Top of INFORMATION

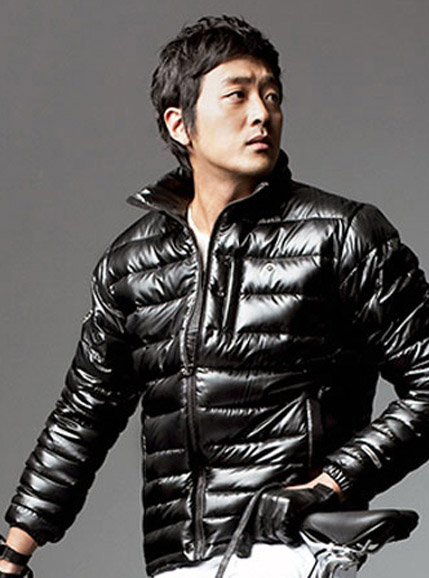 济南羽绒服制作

Bottom of INFORMATION
Top of INFORMATION

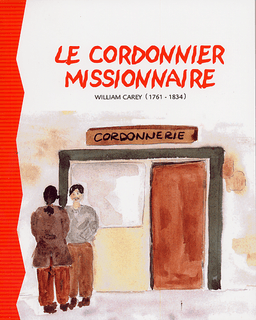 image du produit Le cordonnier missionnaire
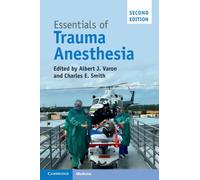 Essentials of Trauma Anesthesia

Bottom of INFORMATION
Top of INFORMATION

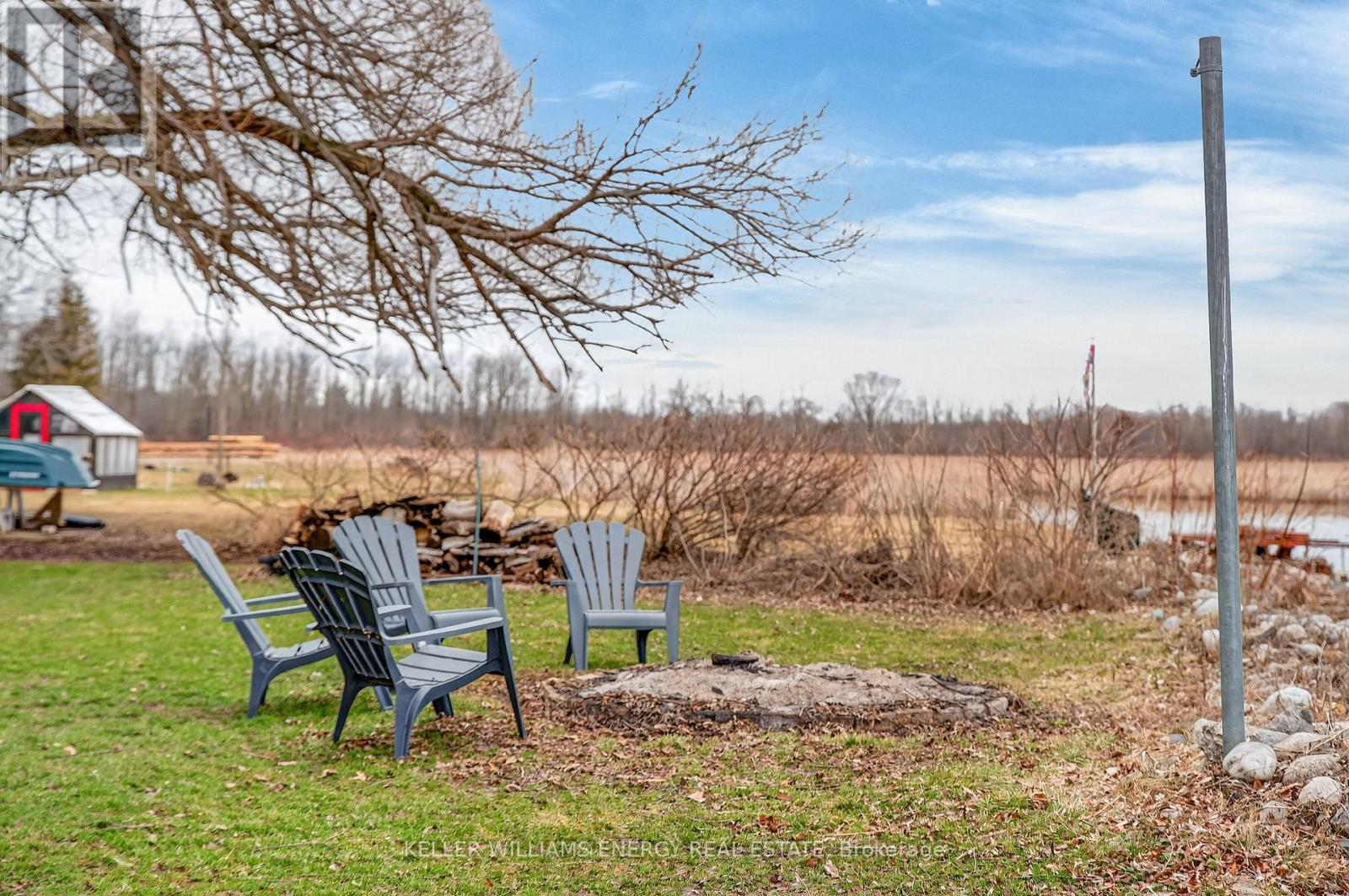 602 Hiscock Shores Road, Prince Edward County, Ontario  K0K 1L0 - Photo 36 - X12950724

Bottom of INFORMATION

EXERCISE BRIEF: Exactly reproduce the lines above, starting at the one that contains "image du produit Le cordonnier missionnaire" and ending at the one that contains "Essentials of Trauma Anesthesia", both inclusive; leave the pictures out and add no other lines.

WRITTEN ANSWER:
 image du produit Le cordonnier missionnaire
 Essentials of Trauma Anesthesia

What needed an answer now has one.